Ini Tantangan Ekonomi Pemimpin Baru di 2014 Versi BI

Maikel Jefriando - detikFinance
Senin, 25 Nov 2013 11:22 WIB
Ini Tantangan Ekonomi Pemimpin Baru di 2014 Versi BI
Jakarta - Bank Indonesia (BI) meramal pemerintahan ke depan memiliki tugas yang cukup berat. Ada beberapa tantangan yang harus dilewati dari sisi perekonomian. Seperti diketahui tahun 2014 akan dilangsungkannya pemilihan umum.
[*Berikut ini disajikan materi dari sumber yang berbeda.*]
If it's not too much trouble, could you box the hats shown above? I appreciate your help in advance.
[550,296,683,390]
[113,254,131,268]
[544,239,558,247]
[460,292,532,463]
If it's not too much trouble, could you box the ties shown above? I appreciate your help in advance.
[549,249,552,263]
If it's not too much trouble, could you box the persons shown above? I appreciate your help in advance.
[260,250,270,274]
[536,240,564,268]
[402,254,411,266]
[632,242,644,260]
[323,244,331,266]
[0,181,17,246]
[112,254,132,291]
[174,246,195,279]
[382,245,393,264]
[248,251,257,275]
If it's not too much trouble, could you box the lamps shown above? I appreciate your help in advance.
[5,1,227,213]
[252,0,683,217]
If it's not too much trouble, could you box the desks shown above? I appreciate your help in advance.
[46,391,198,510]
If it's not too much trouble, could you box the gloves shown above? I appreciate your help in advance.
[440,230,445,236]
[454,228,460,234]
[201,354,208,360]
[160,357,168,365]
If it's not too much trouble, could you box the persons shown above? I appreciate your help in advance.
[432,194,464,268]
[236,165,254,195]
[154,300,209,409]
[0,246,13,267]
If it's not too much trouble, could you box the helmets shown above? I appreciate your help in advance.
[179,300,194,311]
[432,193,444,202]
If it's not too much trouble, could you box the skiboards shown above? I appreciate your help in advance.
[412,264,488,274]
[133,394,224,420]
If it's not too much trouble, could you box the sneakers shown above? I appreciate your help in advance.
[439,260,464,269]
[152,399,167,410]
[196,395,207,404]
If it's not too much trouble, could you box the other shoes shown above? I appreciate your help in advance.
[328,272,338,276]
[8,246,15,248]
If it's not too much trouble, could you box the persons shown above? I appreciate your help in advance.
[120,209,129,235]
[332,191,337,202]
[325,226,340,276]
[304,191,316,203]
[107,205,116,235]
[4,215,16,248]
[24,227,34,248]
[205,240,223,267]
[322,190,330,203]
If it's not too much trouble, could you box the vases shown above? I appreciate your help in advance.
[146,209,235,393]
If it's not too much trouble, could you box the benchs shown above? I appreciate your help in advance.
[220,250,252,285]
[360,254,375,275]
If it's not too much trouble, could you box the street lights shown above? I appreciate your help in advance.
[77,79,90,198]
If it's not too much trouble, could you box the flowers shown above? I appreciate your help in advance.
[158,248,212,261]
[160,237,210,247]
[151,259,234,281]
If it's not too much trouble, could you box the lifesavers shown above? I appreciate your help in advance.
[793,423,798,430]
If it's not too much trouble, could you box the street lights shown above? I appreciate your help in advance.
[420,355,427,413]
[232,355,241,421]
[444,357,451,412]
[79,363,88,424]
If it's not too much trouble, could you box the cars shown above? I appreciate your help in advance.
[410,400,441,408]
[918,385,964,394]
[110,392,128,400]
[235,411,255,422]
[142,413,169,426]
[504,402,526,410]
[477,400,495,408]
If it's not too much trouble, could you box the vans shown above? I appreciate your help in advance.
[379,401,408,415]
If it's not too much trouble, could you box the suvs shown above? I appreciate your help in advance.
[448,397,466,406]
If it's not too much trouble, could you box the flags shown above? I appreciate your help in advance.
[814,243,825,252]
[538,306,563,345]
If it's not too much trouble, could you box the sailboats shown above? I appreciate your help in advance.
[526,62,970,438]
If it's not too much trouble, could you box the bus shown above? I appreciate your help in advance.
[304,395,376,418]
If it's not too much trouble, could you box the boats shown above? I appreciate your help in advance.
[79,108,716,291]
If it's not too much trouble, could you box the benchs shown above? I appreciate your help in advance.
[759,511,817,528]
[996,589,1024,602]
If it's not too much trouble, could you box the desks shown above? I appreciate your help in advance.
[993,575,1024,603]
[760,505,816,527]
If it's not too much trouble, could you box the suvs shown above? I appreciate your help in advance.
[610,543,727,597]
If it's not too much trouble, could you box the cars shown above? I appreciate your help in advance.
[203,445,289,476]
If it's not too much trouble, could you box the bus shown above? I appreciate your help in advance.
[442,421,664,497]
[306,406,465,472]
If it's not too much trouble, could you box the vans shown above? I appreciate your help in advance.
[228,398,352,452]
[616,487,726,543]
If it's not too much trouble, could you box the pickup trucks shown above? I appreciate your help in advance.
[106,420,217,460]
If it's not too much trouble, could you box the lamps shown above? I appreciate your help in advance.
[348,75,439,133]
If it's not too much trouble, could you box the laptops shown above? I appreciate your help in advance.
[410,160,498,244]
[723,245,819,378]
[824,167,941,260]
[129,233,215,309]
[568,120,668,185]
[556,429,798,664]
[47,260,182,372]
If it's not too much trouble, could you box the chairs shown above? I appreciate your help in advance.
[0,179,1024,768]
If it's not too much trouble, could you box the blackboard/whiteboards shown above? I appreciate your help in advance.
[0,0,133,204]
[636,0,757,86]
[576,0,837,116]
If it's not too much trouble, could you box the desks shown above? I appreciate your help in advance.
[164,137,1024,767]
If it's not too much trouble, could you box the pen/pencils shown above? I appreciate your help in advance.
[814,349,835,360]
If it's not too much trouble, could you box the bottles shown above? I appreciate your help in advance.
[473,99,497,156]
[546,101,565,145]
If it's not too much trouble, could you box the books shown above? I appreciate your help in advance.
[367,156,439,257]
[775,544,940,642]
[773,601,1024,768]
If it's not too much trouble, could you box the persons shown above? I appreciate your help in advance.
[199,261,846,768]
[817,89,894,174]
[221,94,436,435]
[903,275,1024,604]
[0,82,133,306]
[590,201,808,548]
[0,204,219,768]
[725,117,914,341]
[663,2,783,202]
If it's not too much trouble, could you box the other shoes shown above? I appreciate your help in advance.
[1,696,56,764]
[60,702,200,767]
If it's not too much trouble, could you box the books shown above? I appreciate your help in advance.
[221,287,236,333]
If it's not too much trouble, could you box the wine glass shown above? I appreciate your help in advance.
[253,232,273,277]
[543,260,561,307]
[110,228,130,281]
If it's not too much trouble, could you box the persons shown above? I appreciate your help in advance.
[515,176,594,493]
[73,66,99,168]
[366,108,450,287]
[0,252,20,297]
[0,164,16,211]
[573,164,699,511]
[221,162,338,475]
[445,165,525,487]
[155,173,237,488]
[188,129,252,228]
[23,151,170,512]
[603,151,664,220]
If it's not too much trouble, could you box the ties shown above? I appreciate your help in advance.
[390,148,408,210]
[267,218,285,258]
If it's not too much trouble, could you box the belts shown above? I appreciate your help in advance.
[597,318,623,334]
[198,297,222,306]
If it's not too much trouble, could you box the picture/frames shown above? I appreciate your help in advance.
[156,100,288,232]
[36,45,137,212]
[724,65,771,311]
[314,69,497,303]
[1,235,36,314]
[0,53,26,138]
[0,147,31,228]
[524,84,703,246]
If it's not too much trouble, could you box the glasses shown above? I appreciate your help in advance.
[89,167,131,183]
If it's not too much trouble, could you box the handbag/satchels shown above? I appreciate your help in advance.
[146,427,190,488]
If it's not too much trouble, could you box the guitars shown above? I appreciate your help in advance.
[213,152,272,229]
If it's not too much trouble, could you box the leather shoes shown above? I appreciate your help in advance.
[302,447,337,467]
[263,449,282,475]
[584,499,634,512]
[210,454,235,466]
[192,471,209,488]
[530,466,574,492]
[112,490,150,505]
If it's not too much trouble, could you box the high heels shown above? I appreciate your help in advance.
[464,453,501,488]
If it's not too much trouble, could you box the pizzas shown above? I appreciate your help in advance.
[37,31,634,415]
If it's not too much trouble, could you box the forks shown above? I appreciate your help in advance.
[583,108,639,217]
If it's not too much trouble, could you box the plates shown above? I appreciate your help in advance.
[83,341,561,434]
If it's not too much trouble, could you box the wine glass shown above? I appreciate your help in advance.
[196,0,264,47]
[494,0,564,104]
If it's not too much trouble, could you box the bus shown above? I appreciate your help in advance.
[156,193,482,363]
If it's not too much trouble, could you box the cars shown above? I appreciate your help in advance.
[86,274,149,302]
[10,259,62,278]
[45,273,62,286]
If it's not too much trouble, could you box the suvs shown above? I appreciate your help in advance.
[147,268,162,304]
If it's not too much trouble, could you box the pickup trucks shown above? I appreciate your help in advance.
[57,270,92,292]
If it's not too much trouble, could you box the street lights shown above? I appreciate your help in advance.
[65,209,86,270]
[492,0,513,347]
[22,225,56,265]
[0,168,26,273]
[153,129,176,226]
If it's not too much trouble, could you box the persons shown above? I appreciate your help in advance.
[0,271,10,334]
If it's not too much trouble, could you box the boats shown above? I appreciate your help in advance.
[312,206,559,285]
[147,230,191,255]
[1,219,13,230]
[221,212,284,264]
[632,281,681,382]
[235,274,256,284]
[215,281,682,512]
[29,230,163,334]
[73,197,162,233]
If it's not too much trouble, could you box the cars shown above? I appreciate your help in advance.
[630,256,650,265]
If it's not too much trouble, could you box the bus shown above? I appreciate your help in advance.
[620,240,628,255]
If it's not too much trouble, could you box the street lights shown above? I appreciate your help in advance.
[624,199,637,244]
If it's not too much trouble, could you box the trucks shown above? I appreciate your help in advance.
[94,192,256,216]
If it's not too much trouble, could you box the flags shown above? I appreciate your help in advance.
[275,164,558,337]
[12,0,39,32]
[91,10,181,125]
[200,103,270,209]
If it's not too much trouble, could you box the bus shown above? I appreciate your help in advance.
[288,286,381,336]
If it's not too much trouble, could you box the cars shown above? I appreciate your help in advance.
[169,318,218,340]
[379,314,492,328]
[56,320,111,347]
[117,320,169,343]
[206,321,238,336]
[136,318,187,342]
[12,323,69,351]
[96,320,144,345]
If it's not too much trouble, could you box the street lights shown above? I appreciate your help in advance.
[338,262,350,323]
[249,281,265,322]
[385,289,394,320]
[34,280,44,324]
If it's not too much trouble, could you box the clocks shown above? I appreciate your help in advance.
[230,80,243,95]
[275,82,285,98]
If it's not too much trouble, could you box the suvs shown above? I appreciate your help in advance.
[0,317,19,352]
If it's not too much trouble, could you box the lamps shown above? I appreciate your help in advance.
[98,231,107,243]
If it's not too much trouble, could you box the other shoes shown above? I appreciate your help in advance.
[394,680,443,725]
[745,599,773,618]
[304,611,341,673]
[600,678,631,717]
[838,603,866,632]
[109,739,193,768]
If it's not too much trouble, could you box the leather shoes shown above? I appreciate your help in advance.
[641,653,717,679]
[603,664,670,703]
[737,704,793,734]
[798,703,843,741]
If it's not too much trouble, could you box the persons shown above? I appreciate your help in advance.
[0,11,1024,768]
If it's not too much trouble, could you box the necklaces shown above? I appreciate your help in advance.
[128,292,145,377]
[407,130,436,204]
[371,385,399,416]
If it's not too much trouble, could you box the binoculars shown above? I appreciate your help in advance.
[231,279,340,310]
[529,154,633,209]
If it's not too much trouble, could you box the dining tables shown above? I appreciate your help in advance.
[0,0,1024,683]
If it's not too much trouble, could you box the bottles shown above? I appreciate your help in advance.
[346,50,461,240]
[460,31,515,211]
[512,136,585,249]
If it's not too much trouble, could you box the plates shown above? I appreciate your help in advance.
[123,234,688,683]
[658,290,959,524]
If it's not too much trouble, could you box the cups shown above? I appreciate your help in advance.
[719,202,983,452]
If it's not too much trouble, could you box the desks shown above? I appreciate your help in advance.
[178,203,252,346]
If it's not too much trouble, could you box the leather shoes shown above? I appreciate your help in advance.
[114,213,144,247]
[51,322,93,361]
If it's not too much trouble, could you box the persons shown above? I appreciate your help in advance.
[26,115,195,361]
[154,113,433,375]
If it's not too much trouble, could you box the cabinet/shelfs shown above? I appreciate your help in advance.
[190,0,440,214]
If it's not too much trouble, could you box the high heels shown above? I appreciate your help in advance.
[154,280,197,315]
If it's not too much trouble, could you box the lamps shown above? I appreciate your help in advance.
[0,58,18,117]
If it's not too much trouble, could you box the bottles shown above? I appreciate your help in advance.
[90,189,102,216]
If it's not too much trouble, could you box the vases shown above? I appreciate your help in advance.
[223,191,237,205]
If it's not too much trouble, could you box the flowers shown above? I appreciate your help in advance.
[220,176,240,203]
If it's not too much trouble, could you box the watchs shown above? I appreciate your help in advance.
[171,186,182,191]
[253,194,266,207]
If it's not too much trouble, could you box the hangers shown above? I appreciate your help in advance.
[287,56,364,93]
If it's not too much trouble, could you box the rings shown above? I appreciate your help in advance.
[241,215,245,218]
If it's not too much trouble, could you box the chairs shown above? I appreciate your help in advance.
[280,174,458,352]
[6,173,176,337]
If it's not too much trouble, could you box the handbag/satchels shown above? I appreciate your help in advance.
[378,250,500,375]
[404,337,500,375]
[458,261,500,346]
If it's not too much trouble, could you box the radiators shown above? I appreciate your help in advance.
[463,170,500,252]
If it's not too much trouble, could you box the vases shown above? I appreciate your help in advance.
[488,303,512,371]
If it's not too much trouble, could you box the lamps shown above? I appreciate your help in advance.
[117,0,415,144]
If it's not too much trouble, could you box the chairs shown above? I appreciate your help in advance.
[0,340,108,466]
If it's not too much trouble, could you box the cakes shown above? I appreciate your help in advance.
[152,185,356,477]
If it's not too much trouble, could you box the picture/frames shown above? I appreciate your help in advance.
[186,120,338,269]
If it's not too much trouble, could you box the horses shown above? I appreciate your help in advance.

"Siapapun yang nanti akan memimpin negeri ini, tugasnya akan lebih menantang," ungkap Deputi Gubernur Bank Indonesia (BI) Perry Warjiyo dalam Seminar DBS Asian Insight di Ritz Carlton, SCBD, Jakarta, Senin (25/11/2013)

Tantangan pertama menurut Perry adalah kesiapan untuk menghadapi perubahan landscape perekonomian global. Penarikan stimulus oleh Bank Sentral Amerika Serikat (AS) The Fed diperkirakan akan berlangsung pada tahun depan. Sehingga kemudian banyak negara berkembang, seperti Indonesia juga akan melakukan perubahan fundamental ekonomi.

SCROLL TO CONTINUE WITH CONTENT

"Kita akan mengahadapi perubahan landscape ekonomi global yang lebih sulit," ujarnya.

Kedua adalah perbaikan ekonomi secara struktural. Menurut Perry, kondisi seperti yang terlihat sekarang pada defisit transaksi berjalan/current account deficit (CAD). Ini pun yang menjadi alasan laju pertumbuhan ekonomi yang selama ini cepat, menjadi terhambat.

"Dalam negeri masih merasakan kelemahan stuktural yang membatasi laju ekonomi kita," sebutnya.

Ketiga adalah bagaimana memastikan kemajuan ekonomi yang terkait dengan kesejahteraan rakyat. Ada beberapa hal prioritas yang harus dilakukan untuk memahami kondisi struktural, penawaran dan kebutuhan serta urgency.

"Kemajuan ekonomi akan sangat tergantung, memahami permasalahan struktural, suply dan urgency," terangnya.